…y se llamará su nombre … Príncipe de paz».

– Isaías 9:6.

Primero necesitamos comprender la función de un príncipe en un reino. El rey tiene la función de gobernar todo el reino, pero el príncipe, que está siendo preparado para ser rey, puede ya hacer un papel de mediador en una provincia cuando es necesario. El rey gobierna todo, pero el príncipe puede representar al rey en algunas tareas. Jesús vino a la tierra como el Príncipe de paz: «A éste, Dios ha exaltado con su diestra por Príncipe y Salvador, para dar a Israel arrepentimiento y perdón de pecados» (Hech. 5:31).

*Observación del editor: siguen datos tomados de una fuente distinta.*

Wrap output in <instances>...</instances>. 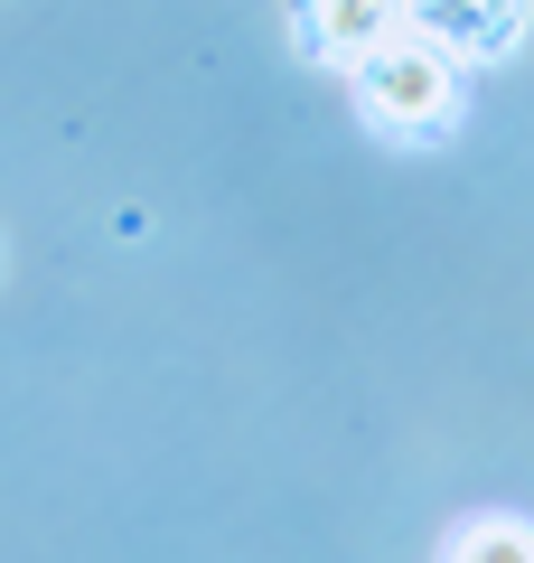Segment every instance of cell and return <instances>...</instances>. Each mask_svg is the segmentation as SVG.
<instances>
[{"instance_id": "6da1fadb", "label": "cell", "mask_w": 534, "mask_h": 563, "mask_svg": "<svg viewBox=\"0 0 534 563\" xmlns=\"http://www.w3.org/2000/svg\"><path fill=\"white\" fill-rule=\"evenodd\" d=\"M356 76H366V122H376V132H394V141L450 132V113H459V57L432 47L422 29H403V38L385 47L376 66H356Z\"/></svg>"}, {"instance_id": "7a4b0ae2", "label": "cell", "mask_w": 534, "mask_h": 563, "mask_svg": "<svg viewBox=\"0 0 534 563\" xmlns=\"http://www.w3.org/2000/svg\"><path fill=\"white\" fill-rule=\"evenodd\" d=\"M413 29V0H300V38L329 66H376Z\"/></svg>"}, {"instance_id": "3957f363", "label": "cell", "mask_w": 534, "mask_h": 563, "mask_svg": "<svg viewBox=\"0 0 534 563\" xmlns=\"http://www.w3.org/2000/svg\"><path fill=\"white\" fill-rule=\"evenodd\" d=\"M413 29L469 66V57H497L525 29V0H413Z\"/></svg>"}, {"instance_id": "277c9868", "label": "cell", "mask_w": 534, "mask_h": 563, "mask_svg": "<svg viewBox=\"0 0 534 563\" xmlns=\"http://www.w3.org/2000/svg\"><path fill=\"white\" fill-rule=\"evenodd\" d=\"M441 563H534V526L478 517V526H459V536H450V554H441Z\"/></svg>"}]
</instances>
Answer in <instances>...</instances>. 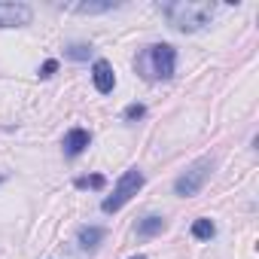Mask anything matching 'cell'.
Here are the masks:
<instances>
[{"instance_id": "obj_1", "label": "cell", "mask_w": 259, "mask_h": 259, "mask_svg": "<svg viewBox=\"0 0 259 259\" xmlns=\"http://www.w3.org/2000/svg\"><path fill=\"white\" fill-rule=\"evenodd\" d=\"M159 13L168 19V25L180 34H195L210 25L217 7L207 0H174V4H159Z\"/></svg>"}, {"instance_id": "obj_2", "label": "cell", "mask_w": 259, "mask_h": 259, "mask_svg": "<svg viewBox=\"0 0 259 259\" xmlns=\"http://www.w3.org/2000/svg\"><path fill=\"white\" fill-rule=\"evenodd\" d=\"M135 70L147 79V82H159V79H171L177 70V49L171 43H153L147 49H141V55L135 58Z\"/></svg>"}, {"instance_id": "obj_3", "label": "cell", "mask_w": 259, "mask_h": 259, "mask_svg": "<svg viewBox=\"0 0 259 259\" xmlns=\"http://www.w3.org/2000/svg\"><path fill=\"white\" fill-rule=\"evenodd\" d=\"M144 183H147V177H144L141 168H128V171H122L119 180H116V186H113V195H107V198L101 201V210H104V213L122 210L128 201H132V198L144 189Z\"/></svg>"}, {"instance_id": "obj_4", "label": "cell", "mask_w": 259, "mask_h": 259, "mask_svg": "<svg viewBox=\"0 0 259 259\" xmlns=\"http://www.w3.org/2000/svg\"><path fill=\"white\" fill-rule=\"evenodd\" d=\"M210 171H213V159H210V156L195 159V162L174 180V195H180V198L198 195V192L204 189V183L210 180Z\"/></svg>"}, {"instance_id": "obj_5", "label": "cell", "mask_w": 259, "mask_h": 259, "mask_svg": "<svg viewBox=\"0 0 259 259\" xmlns=\"http://www.w3.org/2000/svg\"><path fill=\"white\" fill-rule=\"evenodd\" d=\"M34 10L28 4H10V0H0V28H25L31 25Z\"/></svg>"}, {"instance_id": "obj_6", "label": "cell", "mask_w": 259, "mask_h": 259, "mask_svg": "<svg viewBox=\"0 0 259 259\" xmlns=\"http://www.w3.org/2000/svg\"><path fill=\"white\" fill-rule=\"evenodd\" d=\"M92 82H95V89H98L101 95H110V92L116 89V73H113V64H110L107 58H98V61L92 64Z\"/></svg>"}, {"instance_id": "obj_7", "label": "cell", "mask_w": 259, "mask_h": 259, "mask_svg": "<svg viewBox=\"0 0 259 259\" xmlns=\"http://www.w3.org/2000/svg\"><path fill=\"white\" fill-rule=\"evenodd\" d=\"M89 144H92V135L85 132V128H70V132L64 135V141H61V147H64V156H67V159H76Z\"/></svg>"}, {"instance_id": "obj_8", "label": "cell", "mask_w": 259, "mask_h": 259, "mask_svg": "<svg viewBox=\"0 0 259 259\" xmlns=\"http://www.w3.org/2000/svg\"><path fill=\"white\" fill-rule=\"evenodd\" d=\"M119 4H113V0H82V4H64L61 10L76 13V16H101V13H110Z\"/></svg>"}, {"instance_id": "obj_9", "label": "cell", "mask_w": 259, "mask_h": 259, "mask_svg": "<svg viewBox=\"0 0 259 259\" xmlns=\"http://www.w3.org/2000/svg\"><path fill=\"white\" fill-rule=\"evenodd\" d=\"M104 238H107V229H104V226H82V229L76 232V241H79L82 250H98Z\"/></svg>"}, {"instance_id": "obj_10", "label": "cell", "mask_w": 259, "mask_h": 259, "mask_svg": "<svg viewBox=\"0 0 259 259\" xmlns=\"http://www.w3.org/2000/svg\"><path fill=\"white\" fill-rule=\"evenodd\" d=\"M168 229V223H165V217H156V213H150V217H144L141 223H138V238H156V235H162Z\"/></svg>"}, {"instance_id": "obj_11", "label": "cell", "mask_w": 259, "mask_h": 259, "mask_svg": "<svg viewBox=\"0 0 259 259\" xmlns=\"http://www.w3.org/2000/svg\"><path fill=\"white\" fill-rule=\"evenodd\" d=\"M213 235H217V226H213V220L201 217V220H195V223H192V238H198V241H210Z\"/></svg>"}, {"instance_id": "obj_12", "label": "cell", "mask_w": 259, "mask_h": 259, "mask_svg": "<svg viewBox=\"0 0 259 259\" xmlns=\"http://www.w3.org/2000/svg\"><path fill=\"white\" fill-rule=\"evenodd\" d=\"M73 186H76V189H104V186H107V177H101V174L76 177V180H73Z\"/></svg>"}, {"instance_id": "obj_13", "label": "cell", "mask_w": 259, "mask_h": 259, "mask_svg": "<svg viewBox=\"0 0 259 259\" xmlns=\"http://www.w3.org/2000/svg\"><path fill=\"white\" fill-rule=\"evenodd\" d=\"M64 55H67L70 61H89V55H92V46H85V43H70V46L64 49Z\"/></svg>"}, {"instance_id": "obj_14", "label": "cell", "mask_w": 259, "mask_h": 259, "mask_svg": "<svg viewBox=\"0 0 259 259\" xmlns=\"http://www.w3.org/2000/svg\"><path fill=\"white\" fill-rule=\"evenodd\" d=\"M147 116V107L144 104H128L125 110H122V119L125 122H138V119H144Z\"/></svg>"}, {"instance_id": "obj_15", "label": "cell", "mask_w": 259, "mask_h": 259, "mask_svg": "<svg viewBox=\"0 0 259 259\" xmlns=\"http://www.w3.org/2000/svg\"><path fill=\"white\" fill-rule=\"evenodd\" d=\"M55 70H58V61H55V58H49V61H46V64L40 67V79H49V76H52Z\"/></svg>"}, {"instance_id": "obj_16", "label": "cell", "mask_w": 259, "mask_h": 259, "mask_svg": "<svg viewBox=\"0 0 259 259\" xmlns=\"http://www.w3.org/2000/svg\"><path fill=\"white\" fill-rule=\"evenodd\" d=\"M132 259H147V256H144V253H141V256H132Z\"/></svg>"}, {"instance_id": "obj_17", "label": "cell", "mask_w": 259, "mask_h": 259, "mask_svg": "<svg viewBox=\"0 0 259 259\" xmlns=\"http://www.w3.org/2000/svg\"><path fill=\"white\" fill-rule=\"evenodd\" d=\"M4 180H7V177H4V174H0V183H4Z\"/></svg>"}]
</instances>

Jesús en su primera venida no vino a reinar, sino para mediar la paz entre los hombres y Dios; y esto no lo entendió la nación de Israel: «…y por medio de él reconciliar consigo todas las cosas, así las que están en la tierra como las que están en los cielos, haciendo la paz mediante la sangre de su cruz. Y a vosotros también, que erais en otro tiempo extraños y enemigos en vuestra mente, haciendo malas obras, ahora os ha reconciliado en su cuerpo de carne, por medio de la muerte, para presentaros santos y sin mancha e irreprensibles delante de él» (Col. 1:20-22).

Dios es el creador de todas las cosas, y reina sobre todo (Sal. 103:19). Pero el hombre se rebeló contra su creador. Los hombres se volvieron sus enemigos, y para que el hombre no pereciese, Dios envió a su Hijo, el Príncipe de paz, para hacer la reconciliación con nosotros: «Porque él es nuestra paz» (Ef. 2:14).

Jesús es el Príncipe de paz. Él es el testimonio de la buena voluntad de Dios para con los hombres. Jesucristo es el Príncipe enviado por el Rey a buscar la paz con los hombres (Luc. 2:12-14). Dios envió a Jesús en paz; él es el Príncipe de paz. Él vino a mediar nuestra paz con Dios, y ahora viene a ser nuestra paz: «Estas cosas os he hablado para que en mí tengáis paz. En el mundo tendréis aflicción; pero confiad, yo he vencido al mundo» (Juan 16:33).

Ahora, la paz con Dios no es un estado o una circunstancia. Tampoco es la paz que el mundo da, sino una Persona: «La paz os dejo, mi paz os doy; yo no os la doy como el mundo la da. No se turbe vuestro corazón, ni tenga miedo» (Juan 14:27). Ahora el Príncipe de paz vive en nosotros, y nos lleva a vivir en paz con Dios (Rom. 5:1-2).

Jesus, el Príncipe de paz, vino a mediar nuestra paz con Dios. Sin embargo, un día, su Padre le dará el reino, y él reinará por todos los siglos (Ap. 11:15-17). «…a causa de la verdad que permanece en nosotros, y estará para siempre con nosotros: Sea con vosotros gracia, misericordia y paz, de Dios Padre y del Señor Jesucristo, Hijo del Padre, en verdad y en amor» (2 Juan 1:2-3). El reino de Dios está entre nosotros (Lucas 17:21), y es un reino de paz. ¡Bendito sea nuestro Príncipe de paz: Jesús!